Your answer must be the exact lines of the listing below that run from the line with "France 2 - Au" to the line with "- Game of Thrones", ends included, and no pictures.

## Raw data
═══
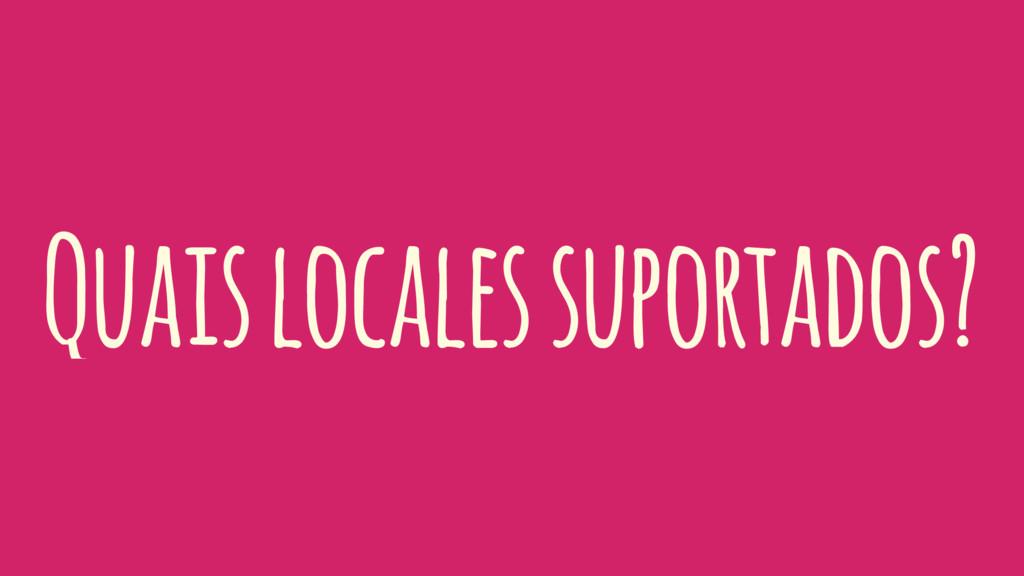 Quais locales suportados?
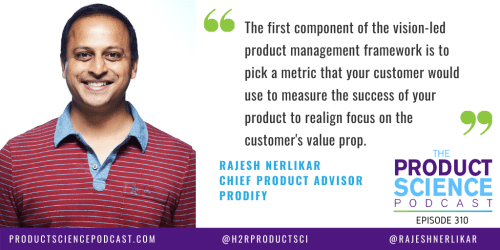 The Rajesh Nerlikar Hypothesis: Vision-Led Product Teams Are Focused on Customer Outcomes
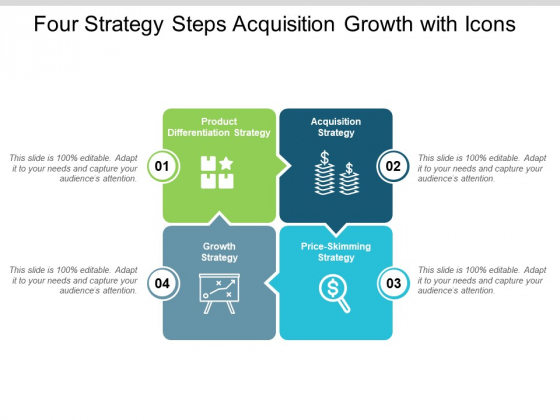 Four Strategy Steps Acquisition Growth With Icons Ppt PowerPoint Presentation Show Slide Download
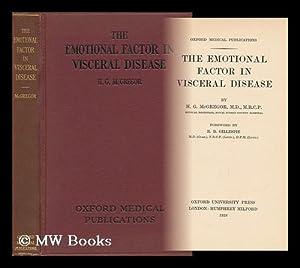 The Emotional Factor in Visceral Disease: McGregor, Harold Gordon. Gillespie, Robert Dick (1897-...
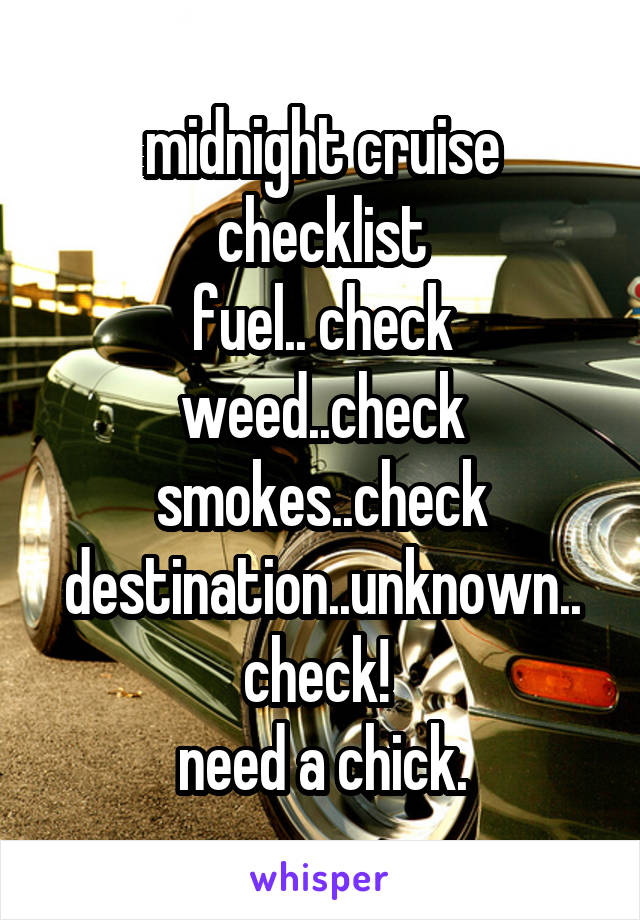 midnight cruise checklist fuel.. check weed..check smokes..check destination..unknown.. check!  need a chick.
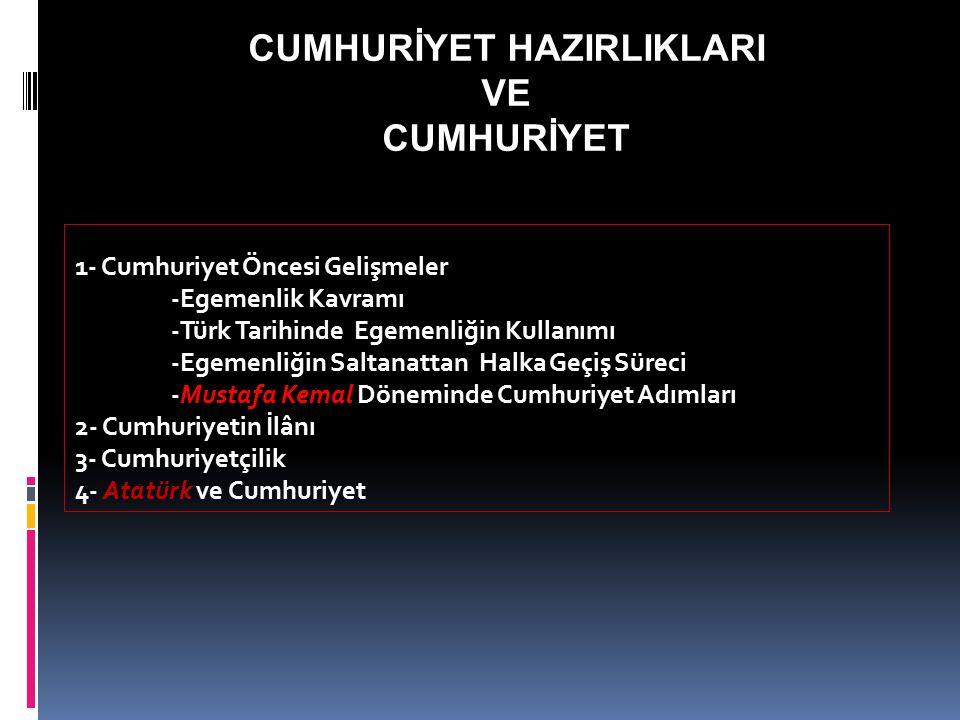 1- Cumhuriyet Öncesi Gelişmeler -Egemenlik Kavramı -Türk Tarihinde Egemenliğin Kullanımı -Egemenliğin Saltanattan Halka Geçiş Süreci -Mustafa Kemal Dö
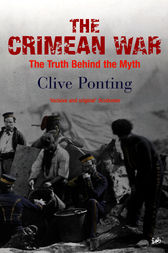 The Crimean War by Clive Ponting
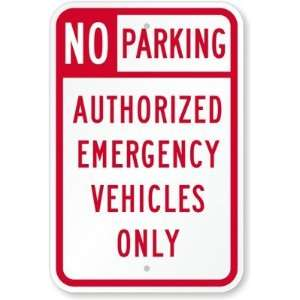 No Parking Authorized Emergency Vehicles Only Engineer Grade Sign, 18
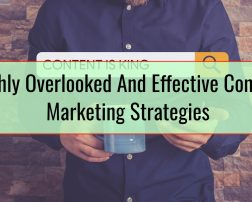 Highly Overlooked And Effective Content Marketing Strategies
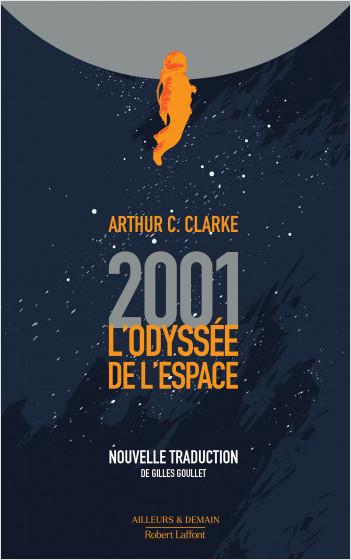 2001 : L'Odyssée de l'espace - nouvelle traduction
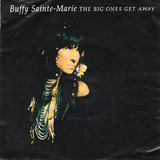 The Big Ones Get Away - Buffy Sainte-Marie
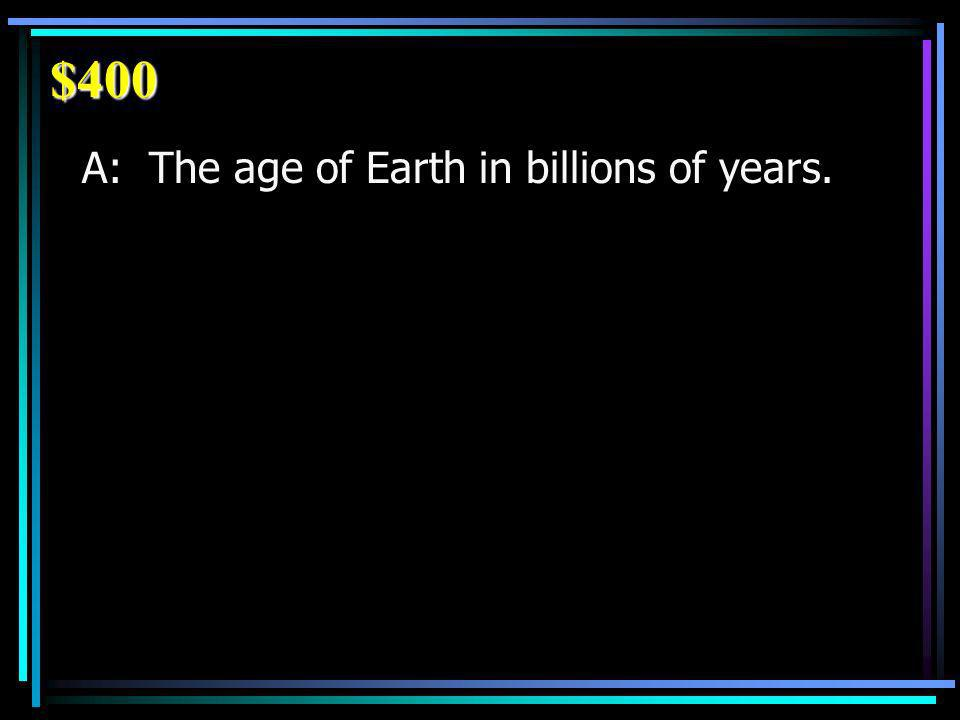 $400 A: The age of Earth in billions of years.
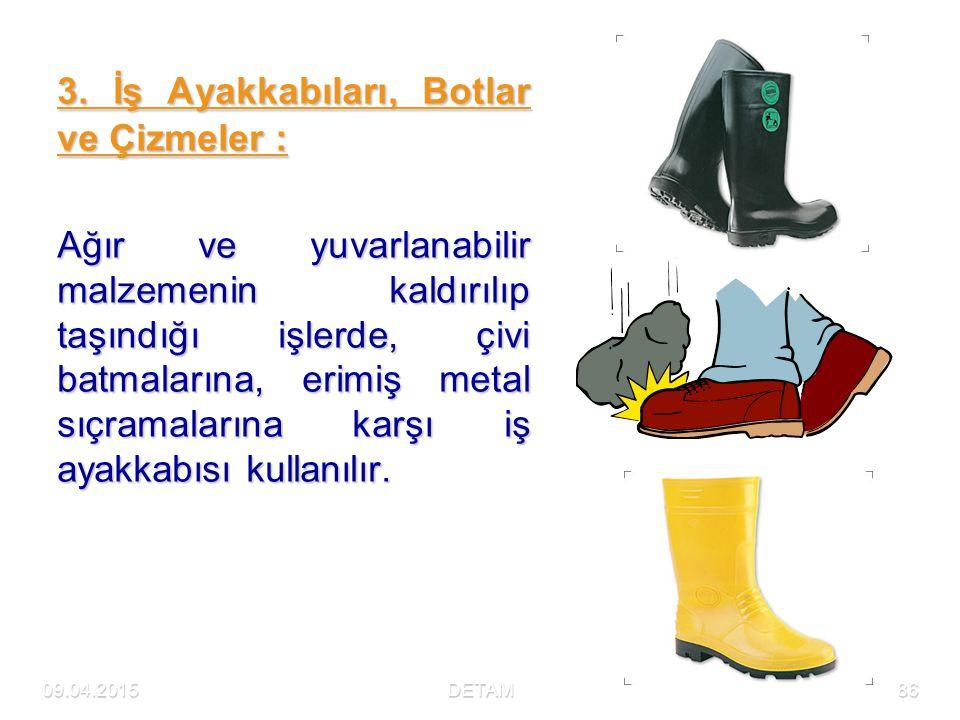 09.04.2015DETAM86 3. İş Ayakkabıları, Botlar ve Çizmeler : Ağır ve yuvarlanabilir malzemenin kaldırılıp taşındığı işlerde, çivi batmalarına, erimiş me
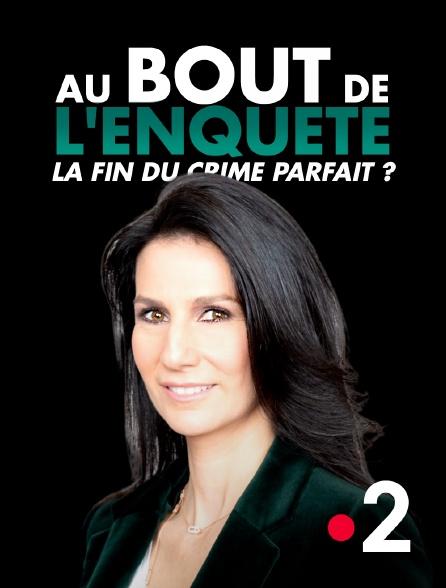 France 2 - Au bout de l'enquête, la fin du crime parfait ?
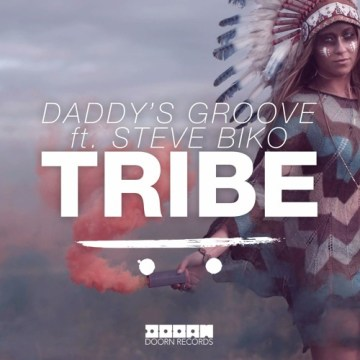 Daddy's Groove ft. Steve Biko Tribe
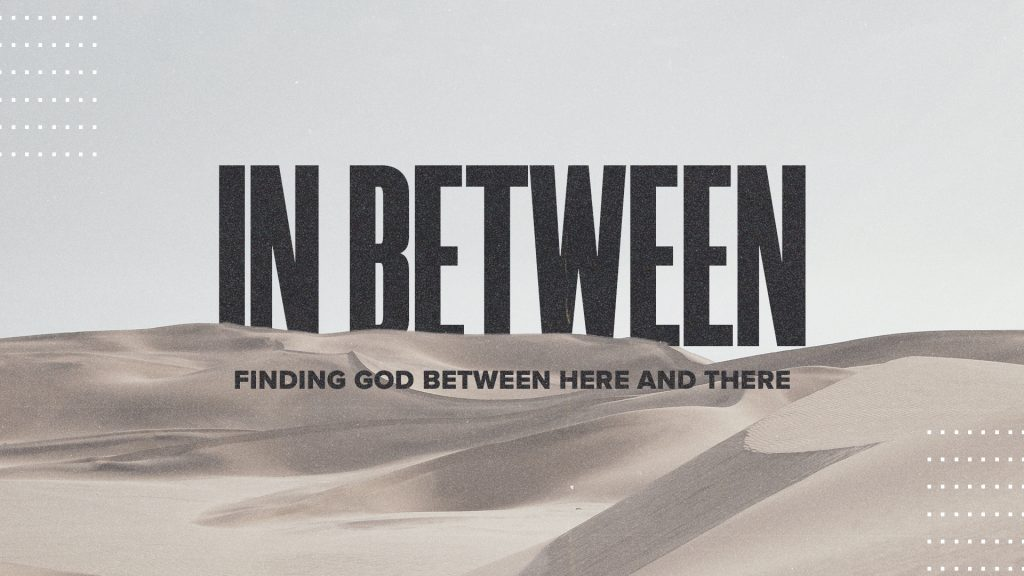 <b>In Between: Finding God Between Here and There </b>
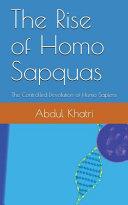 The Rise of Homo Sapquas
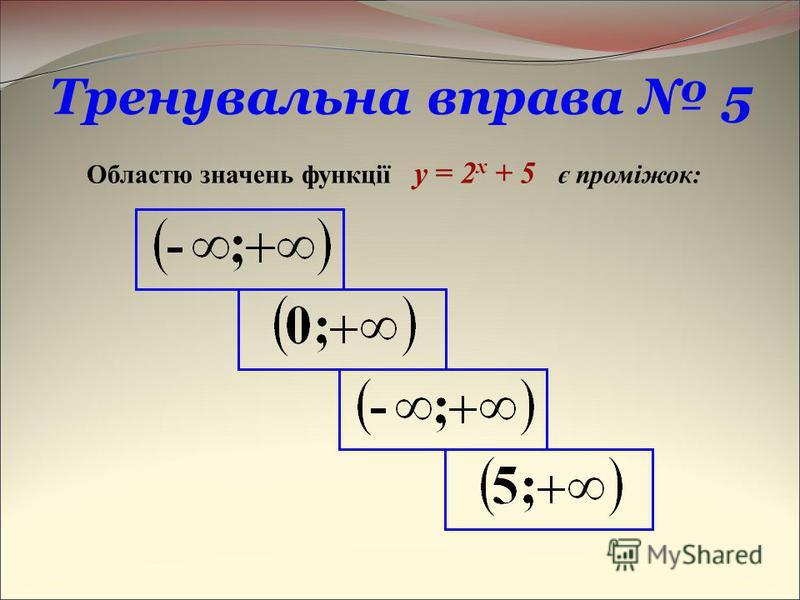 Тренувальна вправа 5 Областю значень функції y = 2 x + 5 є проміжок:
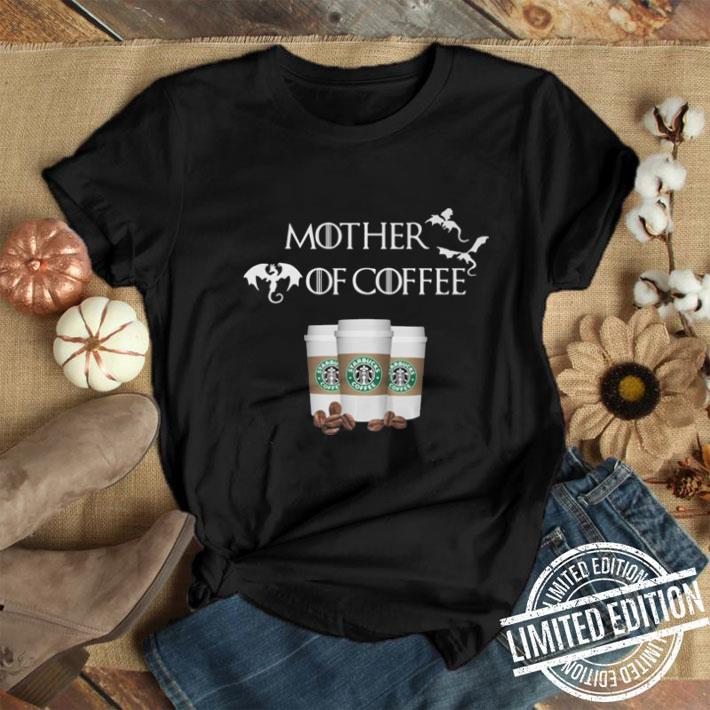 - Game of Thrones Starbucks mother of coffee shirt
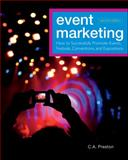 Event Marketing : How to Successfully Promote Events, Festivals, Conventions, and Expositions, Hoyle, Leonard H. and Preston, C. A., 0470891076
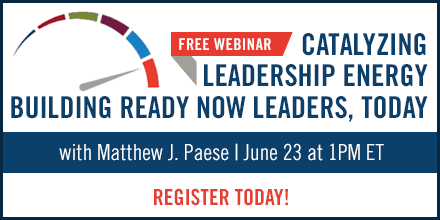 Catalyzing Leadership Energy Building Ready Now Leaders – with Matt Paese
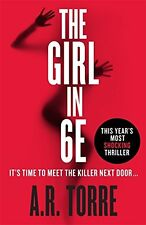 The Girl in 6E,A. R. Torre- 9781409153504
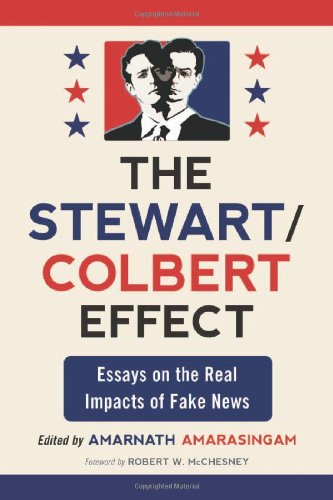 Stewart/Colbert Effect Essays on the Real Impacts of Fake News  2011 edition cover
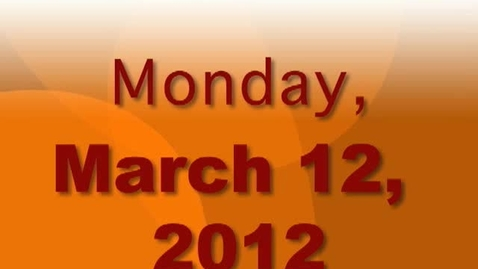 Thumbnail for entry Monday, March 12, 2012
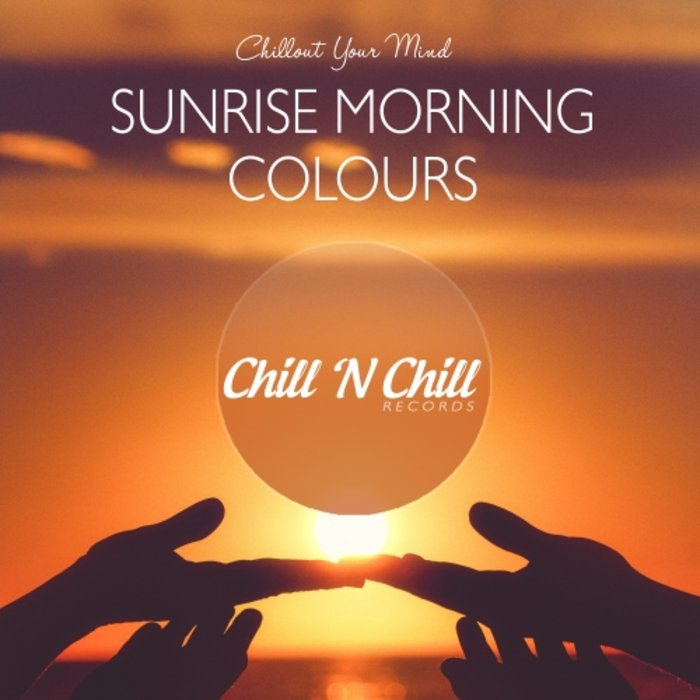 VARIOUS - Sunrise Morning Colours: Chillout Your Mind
═══
## Your solution
 France 2 - Au bout de l'enquête, la fin du crime parfait ?
 Daddy's Groove ft. Steve Biko Tribe
 <b>In Between: Finding God Between Here and There </b>
 The Rise of Homo Sapquas
 Тренувальна вправа 5 Областю значень функції y = 2 x + 5 є проміжок:
 - Game of Thrones Starbucks mother of coffee shirt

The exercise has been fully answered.